=== Text block ===
Years ago little attention was paid to to the issue of sexual harassment. Today, if you are being sexually harassed, you have many options for punishing the perpetrator, stopping the harassment, and obtaining damages. Keep this advice in mind if you find yourself having to deal with sexual harassment either in the workplace or in your personal life.
Sexual harassment occurs across a broad spectrum. Both victim and harasser can be of different genders or the same sex. The most violent type is of course criminal, but there are also less assaultive types of harassment. If you feel that someone is speaking to you or touching you (even very slightly) in a way that makes you uncomfortable and is unwelcome, don’t be afraid to confront the issue and give voice to your feelings. There are many examples of unwelcome attention: pressure to hold hands, giving or requesting unwanted neck and back massages, putting a hand on your leg, stroking your back, brushing up against you in an unwanted way, leering, etc. If you are experiencing any of this, you may be a victim of sexual harassment. If you are being pressured to participate in an intimate relationship in exchange for a promotion or to simply remain in your job, you are definitely the victim of sexual harassment.
=== Extracted data ===
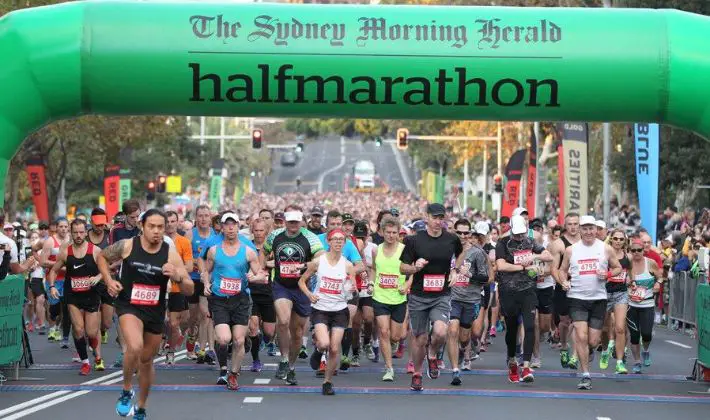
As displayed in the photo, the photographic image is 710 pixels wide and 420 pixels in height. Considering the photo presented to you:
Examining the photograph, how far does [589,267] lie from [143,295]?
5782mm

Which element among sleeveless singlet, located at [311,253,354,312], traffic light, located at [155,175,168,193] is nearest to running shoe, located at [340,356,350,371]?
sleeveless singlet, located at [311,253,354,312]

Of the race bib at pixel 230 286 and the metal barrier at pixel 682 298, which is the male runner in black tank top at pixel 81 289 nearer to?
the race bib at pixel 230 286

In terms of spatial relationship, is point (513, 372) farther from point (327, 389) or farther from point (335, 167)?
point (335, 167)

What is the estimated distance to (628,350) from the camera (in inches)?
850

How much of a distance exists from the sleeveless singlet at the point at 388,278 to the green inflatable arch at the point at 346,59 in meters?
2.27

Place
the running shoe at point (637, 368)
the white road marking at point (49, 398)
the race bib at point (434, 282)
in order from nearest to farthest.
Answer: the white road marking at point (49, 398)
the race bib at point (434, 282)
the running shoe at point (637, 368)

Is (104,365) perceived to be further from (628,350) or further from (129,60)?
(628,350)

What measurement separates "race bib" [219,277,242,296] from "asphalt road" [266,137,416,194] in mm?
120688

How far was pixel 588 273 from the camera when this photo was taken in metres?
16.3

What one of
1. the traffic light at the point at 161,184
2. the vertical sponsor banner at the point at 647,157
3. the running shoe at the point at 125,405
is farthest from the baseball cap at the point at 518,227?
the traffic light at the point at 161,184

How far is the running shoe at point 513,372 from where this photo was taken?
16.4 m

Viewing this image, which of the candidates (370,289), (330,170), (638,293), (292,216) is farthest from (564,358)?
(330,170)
===
__What is asked__
Say whether each statement agrees with the text on sexual harassment: (a) the victim and the harasser can be of the same sex; (b) sexual harassment is limited to the workplace; (c) leering counts as unwelcome attention. Answer yes or no for each, and quote the deciding words of the text.

__Finished exercise__
(a) Yes: "Both victim and harasser can be of different genders or the same sex."
(b) No: "either in the workplace or in your personal life."
(c) Yes: "There are many examples of unwelcome attention: pressure to hold hands, giving or requesting unwanted neck and back massages, putting a hand on your leg, stroking your back, brushing up against you in an unwanted way, leering, etc."